# Influence functions for Computer vision

This notebook explores the use of influences functions for convolutional neural networks. In the first part we will fine-tune Resnet18 on the [tiny-imagenet dataset](https://huggingface.co/datasets/Maysee/tiny-imagenet). This dataset was first created for the [Stanford Deep Learning for Computer Vision](http://cs231n.stanford.edu/) course, and it contains a subset of the [famous ImageNet dataset](https://image-net.org/challenges/LSVRC/2012/index), (200 classes vs 1000, and images are downsampled to a lower-resolution, from 64x64 pixels to 256x256). 

After training the last layers of the network, we will use pyDVL to find the most and least influential points on the evaluation images. This can be used e.g. to explain errors in the inference of new images or to direct efforts for collecting new data. In the last part of the notebook we will also see that influence functions are an effective tool for finding anomalous or corrupted data points.

If you want to know more about the mathematical foundations of influence functions for neural networks, you can find a primer in the appendix to this notebook.

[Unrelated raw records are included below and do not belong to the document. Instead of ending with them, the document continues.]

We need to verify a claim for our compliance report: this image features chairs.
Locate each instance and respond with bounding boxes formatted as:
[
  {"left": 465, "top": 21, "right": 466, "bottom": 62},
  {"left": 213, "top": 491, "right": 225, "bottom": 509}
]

Let's now proceed with the code!

## Imports

In [None]:
%load_ext autoreload

In [None]:
%autoreload
%matplotlib inline

import matplotlib.pyplot as plt
import numpy as np
import pandas as pd
from copy import deepcopy
from .notebook_support import (
    load_model,
    save_model,
    load_results,
    save_results,
    plot_sample_images,
    plot_top_bottom_if_images,
    plot_train_val_loss,
    get_corrupted_imagenet,
    plot_influence_distribution,
)

import os
import torch
from torch.optim import Adam
import torch.nn as nn
from torchvision.models import resnet18, ResNet18_Weights
from pydvl.utils.dataset import load_preprocess_imagenet
from pydvl.influence.model_wrappers import TorchModel
from pydvl.influence.general import compute_influences
from sklearn.metrics import confusion_matrix, ConfusionMatrixDisplay, f1_score

In [None]:
plt.rcParams["font.size"] = 12
plt.rcParams["xtick.labelsize"] = 12
plt.rcParams["ytick.labelsize"] = 10

## Constants

In [None]:
random_state = 42
is_CI = os.environ.get("CI")

run_model_trainings = True
calculate_influences = True

In [None]:
np.random.seed(random_state)

## Loading and preprocessing the dataset

The dataset is loaded through the load_preprocess_imagenet method. We will load the images related to the classes 90 and 100. This is an arbitrary choice and any other class would have worked. You can try selecting any other set of numbers, even more than just two (you could even select all 200 classes, though this will require longer training times).

In [None]:
labels_to_keep = [90, 100]
train_ds, val_ds, test_ds = load_preprocess_imagenet(
    train_size=0.8,
    test_size=0.1,
    keep_labels=labels_to_keep,
    is_CI=is_CI,
)

Now that we have loaded the data, let's take a look at a sample of the images

In [None]:
plot_sample_images(train_ds, labels_to_keep, n_images_per_class=3)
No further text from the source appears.